Let$\ p_n$ be the$\ n$-th prime. Is$\ \lim_{n\to\infty} \log \log n \prod_{i=1}^{\lfloor \log n \rfloor} \frac{p_i-1}{p_i}>0$?

Question

I'm less than a novice in analysis, I don't even know how to approach this. Thanks in advance.

Answer 1

The limit is $e^{-\gamma}$ where $\gamma$ is the Euler–Mascheroni constant.

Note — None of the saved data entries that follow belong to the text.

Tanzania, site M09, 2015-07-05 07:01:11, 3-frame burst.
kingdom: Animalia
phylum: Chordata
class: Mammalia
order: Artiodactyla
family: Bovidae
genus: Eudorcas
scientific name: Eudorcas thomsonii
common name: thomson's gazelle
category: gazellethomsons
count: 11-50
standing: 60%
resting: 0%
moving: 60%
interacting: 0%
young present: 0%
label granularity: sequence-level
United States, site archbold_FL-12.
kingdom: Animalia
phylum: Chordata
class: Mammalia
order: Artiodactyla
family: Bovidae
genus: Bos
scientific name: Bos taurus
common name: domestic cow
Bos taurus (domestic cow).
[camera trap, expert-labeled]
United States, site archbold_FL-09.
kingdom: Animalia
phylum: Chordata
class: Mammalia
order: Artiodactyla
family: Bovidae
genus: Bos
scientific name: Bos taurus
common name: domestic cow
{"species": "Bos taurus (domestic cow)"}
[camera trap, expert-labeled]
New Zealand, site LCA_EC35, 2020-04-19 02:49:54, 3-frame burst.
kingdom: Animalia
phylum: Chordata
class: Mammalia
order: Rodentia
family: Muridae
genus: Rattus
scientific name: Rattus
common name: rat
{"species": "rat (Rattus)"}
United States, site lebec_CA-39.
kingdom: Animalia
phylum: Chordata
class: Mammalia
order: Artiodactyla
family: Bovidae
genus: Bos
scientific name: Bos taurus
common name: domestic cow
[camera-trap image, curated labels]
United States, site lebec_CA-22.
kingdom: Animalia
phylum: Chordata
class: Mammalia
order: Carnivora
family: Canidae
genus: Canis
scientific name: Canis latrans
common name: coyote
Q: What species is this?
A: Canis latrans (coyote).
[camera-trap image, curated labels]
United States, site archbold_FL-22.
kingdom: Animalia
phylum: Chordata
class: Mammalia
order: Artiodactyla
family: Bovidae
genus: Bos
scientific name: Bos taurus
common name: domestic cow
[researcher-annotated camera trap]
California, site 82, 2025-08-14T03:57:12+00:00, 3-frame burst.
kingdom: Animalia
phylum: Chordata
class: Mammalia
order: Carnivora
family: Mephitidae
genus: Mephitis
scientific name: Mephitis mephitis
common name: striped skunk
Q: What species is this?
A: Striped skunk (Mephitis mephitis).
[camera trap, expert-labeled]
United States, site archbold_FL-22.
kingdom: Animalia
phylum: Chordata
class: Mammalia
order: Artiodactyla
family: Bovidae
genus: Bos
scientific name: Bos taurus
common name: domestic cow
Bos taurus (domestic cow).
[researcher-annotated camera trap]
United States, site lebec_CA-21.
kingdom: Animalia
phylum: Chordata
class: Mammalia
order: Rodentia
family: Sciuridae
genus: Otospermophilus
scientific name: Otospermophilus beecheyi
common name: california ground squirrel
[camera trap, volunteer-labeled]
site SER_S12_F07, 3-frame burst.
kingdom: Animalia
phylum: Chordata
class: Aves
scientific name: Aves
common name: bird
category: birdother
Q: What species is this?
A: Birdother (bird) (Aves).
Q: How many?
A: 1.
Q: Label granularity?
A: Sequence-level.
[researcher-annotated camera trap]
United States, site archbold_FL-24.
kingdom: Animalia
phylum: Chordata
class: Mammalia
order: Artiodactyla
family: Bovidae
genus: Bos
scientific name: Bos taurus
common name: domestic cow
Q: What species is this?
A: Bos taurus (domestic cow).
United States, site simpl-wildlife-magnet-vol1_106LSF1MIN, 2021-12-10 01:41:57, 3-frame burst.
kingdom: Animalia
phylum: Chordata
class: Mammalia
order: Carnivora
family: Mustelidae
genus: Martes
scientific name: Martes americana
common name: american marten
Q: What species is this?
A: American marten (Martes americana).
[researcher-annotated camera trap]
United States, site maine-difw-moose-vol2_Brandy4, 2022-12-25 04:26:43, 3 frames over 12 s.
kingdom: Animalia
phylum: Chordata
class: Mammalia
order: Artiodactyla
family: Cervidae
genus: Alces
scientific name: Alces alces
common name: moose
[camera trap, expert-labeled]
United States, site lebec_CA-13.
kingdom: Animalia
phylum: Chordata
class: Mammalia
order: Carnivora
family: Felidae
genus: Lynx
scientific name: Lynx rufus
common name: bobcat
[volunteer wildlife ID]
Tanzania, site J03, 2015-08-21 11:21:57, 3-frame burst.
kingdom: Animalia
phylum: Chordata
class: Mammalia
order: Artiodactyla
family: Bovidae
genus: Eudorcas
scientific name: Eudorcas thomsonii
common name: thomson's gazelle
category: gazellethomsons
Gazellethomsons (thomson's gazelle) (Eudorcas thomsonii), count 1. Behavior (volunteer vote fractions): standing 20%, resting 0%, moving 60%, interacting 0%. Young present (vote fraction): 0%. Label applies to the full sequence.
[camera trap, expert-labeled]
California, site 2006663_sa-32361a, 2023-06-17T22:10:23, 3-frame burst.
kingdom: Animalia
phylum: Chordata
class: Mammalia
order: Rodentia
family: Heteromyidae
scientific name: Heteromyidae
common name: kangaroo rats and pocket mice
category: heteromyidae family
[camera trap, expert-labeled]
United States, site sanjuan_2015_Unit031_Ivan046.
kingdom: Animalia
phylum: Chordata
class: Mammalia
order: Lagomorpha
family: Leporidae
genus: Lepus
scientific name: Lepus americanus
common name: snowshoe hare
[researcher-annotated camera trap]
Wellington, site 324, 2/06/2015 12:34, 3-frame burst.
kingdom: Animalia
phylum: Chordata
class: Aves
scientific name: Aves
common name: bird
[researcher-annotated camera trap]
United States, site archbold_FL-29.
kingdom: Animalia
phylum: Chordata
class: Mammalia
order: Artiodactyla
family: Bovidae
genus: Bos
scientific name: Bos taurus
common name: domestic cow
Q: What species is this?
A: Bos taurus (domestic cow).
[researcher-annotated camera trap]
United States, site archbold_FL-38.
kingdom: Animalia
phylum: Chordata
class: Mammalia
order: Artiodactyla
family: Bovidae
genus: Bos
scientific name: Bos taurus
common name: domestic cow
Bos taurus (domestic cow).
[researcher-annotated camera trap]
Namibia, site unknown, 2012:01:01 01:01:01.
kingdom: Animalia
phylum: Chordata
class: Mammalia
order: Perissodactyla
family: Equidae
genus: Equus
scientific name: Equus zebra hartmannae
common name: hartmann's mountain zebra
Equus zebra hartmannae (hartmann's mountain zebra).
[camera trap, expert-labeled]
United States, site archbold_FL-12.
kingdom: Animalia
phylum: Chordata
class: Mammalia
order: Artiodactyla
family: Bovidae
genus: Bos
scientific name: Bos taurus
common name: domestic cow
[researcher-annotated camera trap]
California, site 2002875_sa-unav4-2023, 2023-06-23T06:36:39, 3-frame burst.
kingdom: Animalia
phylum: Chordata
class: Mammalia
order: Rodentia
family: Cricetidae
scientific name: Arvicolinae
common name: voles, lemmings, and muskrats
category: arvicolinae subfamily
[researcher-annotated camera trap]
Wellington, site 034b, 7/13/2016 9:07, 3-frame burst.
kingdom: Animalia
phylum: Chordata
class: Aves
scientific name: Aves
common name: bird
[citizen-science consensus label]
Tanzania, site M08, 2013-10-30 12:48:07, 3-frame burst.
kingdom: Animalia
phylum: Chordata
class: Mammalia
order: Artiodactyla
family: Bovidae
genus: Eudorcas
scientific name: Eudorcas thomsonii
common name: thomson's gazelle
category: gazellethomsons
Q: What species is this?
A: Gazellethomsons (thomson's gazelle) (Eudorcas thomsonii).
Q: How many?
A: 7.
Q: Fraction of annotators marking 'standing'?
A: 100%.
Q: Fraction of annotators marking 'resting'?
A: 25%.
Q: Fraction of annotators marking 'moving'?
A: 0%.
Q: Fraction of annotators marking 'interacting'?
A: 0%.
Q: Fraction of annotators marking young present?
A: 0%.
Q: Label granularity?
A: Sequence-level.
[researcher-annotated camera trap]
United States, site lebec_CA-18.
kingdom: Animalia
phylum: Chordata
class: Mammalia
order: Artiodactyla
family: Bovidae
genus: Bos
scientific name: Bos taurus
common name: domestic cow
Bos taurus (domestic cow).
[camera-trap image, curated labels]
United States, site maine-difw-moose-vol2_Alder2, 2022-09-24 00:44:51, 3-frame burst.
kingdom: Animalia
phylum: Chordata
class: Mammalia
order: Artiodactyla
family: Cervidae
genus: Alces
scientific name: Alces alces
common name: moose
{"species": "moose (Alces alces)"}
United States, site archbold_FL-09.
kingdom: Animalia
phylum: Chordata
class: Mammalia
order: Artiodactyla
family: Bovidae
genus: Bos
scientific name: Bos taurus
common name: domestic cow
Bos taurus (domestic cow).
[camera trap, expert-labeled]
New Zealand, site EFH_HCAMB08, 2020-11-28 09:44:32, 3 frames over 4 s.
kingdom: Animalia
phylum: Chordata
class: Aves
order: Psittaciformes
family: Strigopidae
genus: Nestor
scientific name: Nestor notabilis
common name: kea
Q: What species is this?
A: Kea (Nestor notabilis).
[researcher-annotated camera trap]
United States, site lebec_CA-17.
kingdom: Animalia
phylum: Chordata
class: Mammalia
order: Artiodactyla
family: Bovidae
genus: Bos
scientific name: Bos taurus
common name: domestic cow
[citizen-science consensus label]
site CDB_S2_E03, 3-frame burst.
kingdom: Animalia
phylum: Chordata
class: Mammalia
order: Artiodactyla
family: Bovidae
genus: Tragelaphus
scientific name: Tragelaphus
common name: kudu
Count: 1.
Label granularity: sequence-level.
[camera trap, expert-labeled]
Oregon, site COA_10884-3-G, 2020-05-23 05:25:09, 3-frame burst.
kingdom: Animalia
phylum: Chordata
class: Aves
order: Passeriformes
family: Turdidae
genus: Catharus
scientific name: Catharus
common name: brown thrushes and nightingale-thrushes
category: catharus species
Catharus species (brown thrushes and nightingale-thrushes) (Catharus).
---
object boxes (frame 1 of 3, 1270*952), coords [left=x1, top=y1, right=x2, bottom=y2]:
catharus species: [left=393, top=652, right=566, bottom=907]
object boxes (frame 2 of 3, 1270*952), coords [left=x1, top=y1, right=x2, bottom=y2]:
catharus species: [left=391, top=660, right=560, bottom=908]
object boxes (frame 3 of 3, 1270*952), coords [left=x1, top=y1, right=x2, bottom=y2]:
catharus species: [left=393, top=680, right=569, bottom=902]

This is a direct consequence of

Mertens' $3^{rd}$ theorem $$\lim_{x\to\infty} \log x \prod_{\substack{p\,\le\,x\\p \text{ prime}} }\left(1-\frac{1}{p}\right) = e^{-\gamma}$$

By Prime number theorem, we know $p_n \sim n\log n$, so $$\lim_{n\to\infty}\frac{\log n}{\log p_n} = 1$$

If we substitute $x$ by $p_n$ in Mertens' theorem and multiply its LHS by $\displaystyle\;\frac{\log n}{\log p_n}$, we get

$$ \lim_{n\to\infty} \log n \prod_{i=1}^n \left(1 - \frac{1}{p_i}\right) = \lim_{n\to\infty} \frac{\log n}{\log p_n} \left[ \log p_n \prod_{i=1}^n \left(1 - \frac{1}{p_i}\right)\right]\\ = \lim_{n\to\infty} \log p_n \prod_{\substack{p\,\le\,p_n\\p\text{ prime}}}\left(1 - \frac{1}{p}\right) = e^{-\gamma}$$

For a proof of Mertens' theorem, see

• G.H Hardy's and E.M. Wright,
  Chapter XXII - The Series of Primes (3),
  An Introduction to the Theory of Numbers

It is theorem $429$ there.

Answer 2

No, because as $n \to \infty$, we have that $x_n=\prod_{i=1}^{\log n} \frac{p_i-1}{p_i}=\prod_{i=1}^{k} \frac{p_i-1}{p_i}$ diverges*, where $k=\log n \to \infty$. Hence, we have:

$$\displaystyle \lim_{n \to \infty}\log \log nx_n=\log \log \infty=\infty$$

*(by your other question Let$\ p_n$ be the$\ n$-th prime. Can you give me a proof for$\ \prod_{i=1}^\infty \frac{p_i-1}{p_i}=P\approx \frac{1}{11.0453}$?)

Answer 3

First note that, for every $u$ in $(0,\frac12]$, $$-u^2\leqslant\log(1-u)+u\leqslant0,$$ and the series $$\sum\limits_p\frac1{p^2}\leqslant\sum\limits_n\frac1{n^2}$$ converges hence, when $x\to\infty$, $$\sum\limits_{p\lt x}\log\left(1-\frac1p\right)=c+o(1)-\sum\limits_{p\lt x}\frac1p,$$ for some constant $c$ On the other hand, the difference $$\sum\limits_{p\lt x}\frac1p-\log\log x,$$ converges to the so-called Meissel-Mertens constant $M$, hence, considering the exponentials, $$ \prod\limits_{p\lt x}\left(1-\frac1p\right)=\mathrm e^{c+o(1)}\,\mathrm e^{-M}\,\frac1{\log x},$$ in particular, $$\lim_{x\to\infty}\log x\cdot\prod\limits_{p\lt x}\left(1-\frac1p\right)=\mathrm e^{c-M}\gt0.$$ The same result holds for the limit along the sequence $x=\lfloor\log n\rfloor$.